Locate every line in the items below that contains the string "bbox", and copy each of those lines. Matching is case-sensitive.

** START OF Data supplied **

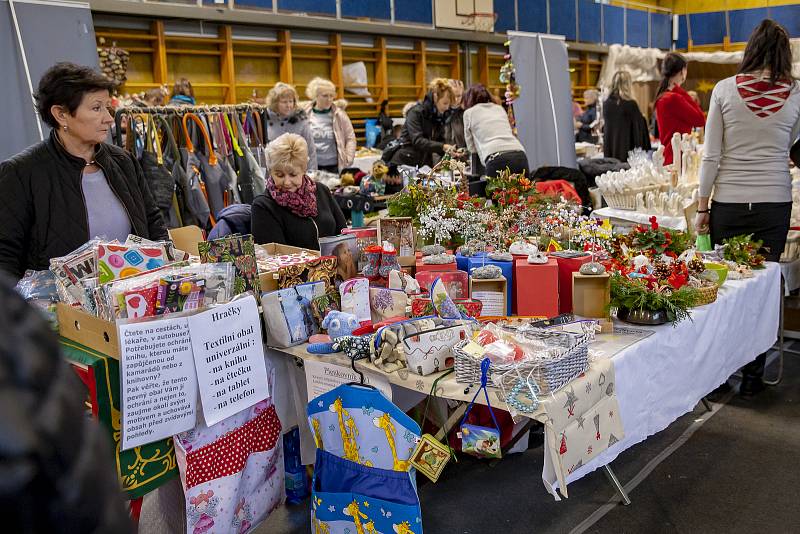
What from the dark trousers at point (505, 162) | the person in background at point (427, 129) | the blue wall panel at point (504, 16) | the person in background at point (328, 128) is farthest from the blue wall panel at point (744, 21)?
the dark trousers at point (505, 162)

** END OF Data supplied **
** START OF Data supplied **

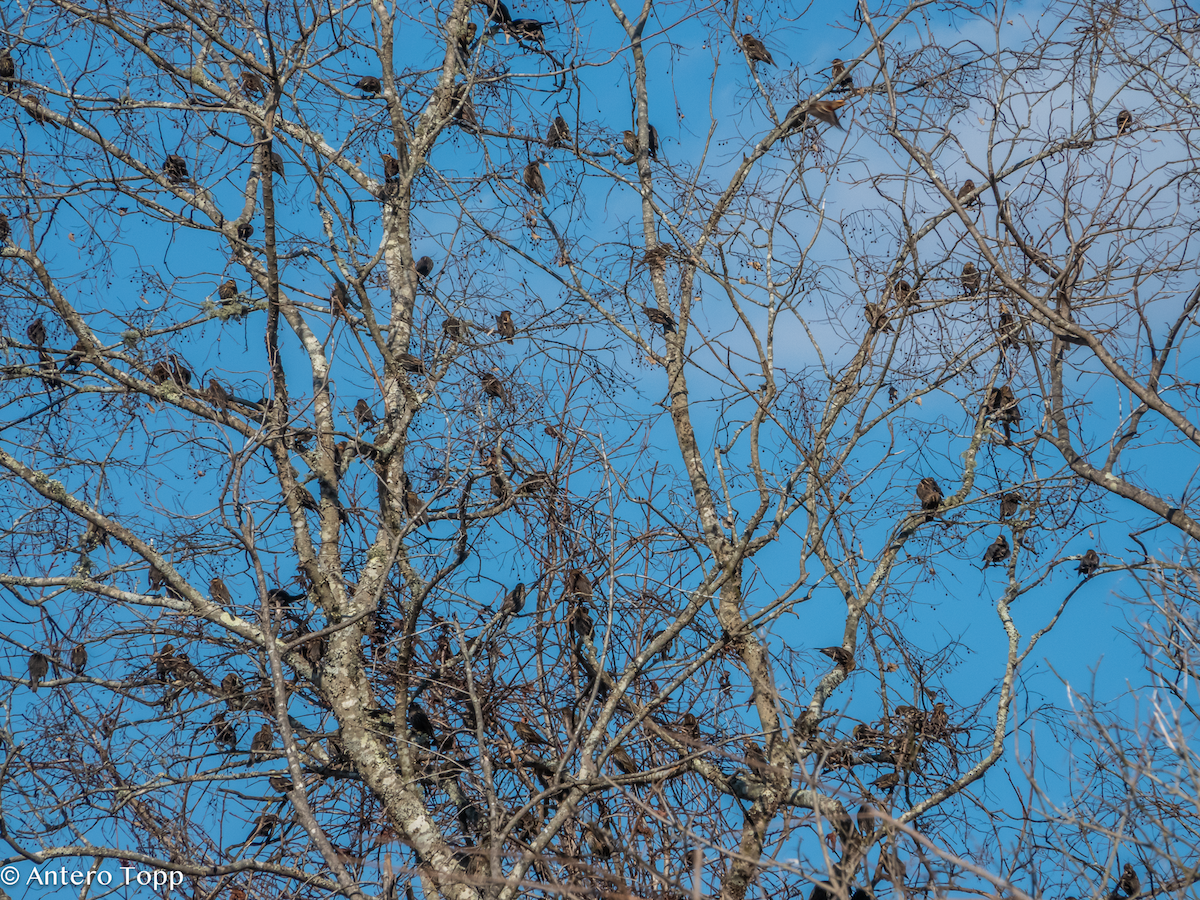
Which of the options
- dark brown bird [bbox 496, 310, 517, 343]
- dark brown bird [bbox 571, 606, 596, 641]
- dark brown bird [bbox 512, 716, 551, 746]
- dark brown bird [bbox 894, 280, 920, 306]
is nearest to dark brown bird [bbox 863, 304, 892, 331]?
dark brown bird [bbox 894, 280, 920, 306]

** END OF Data supplied **

▸ Expected output:
- dark brown bird [bbox 496, 310, 517, 343]
- dark brown bird [bbox 571, 606, 596, 641]
- dark brown bird [bbox 512, 716, 551, 746]
- dark brown bird [bbox 894, 280, 920, 306]
is nearest to dark brown bird [bbox 863, 304, 892, 331]?
dark brown bird [bbox 894, 280, 920, 306]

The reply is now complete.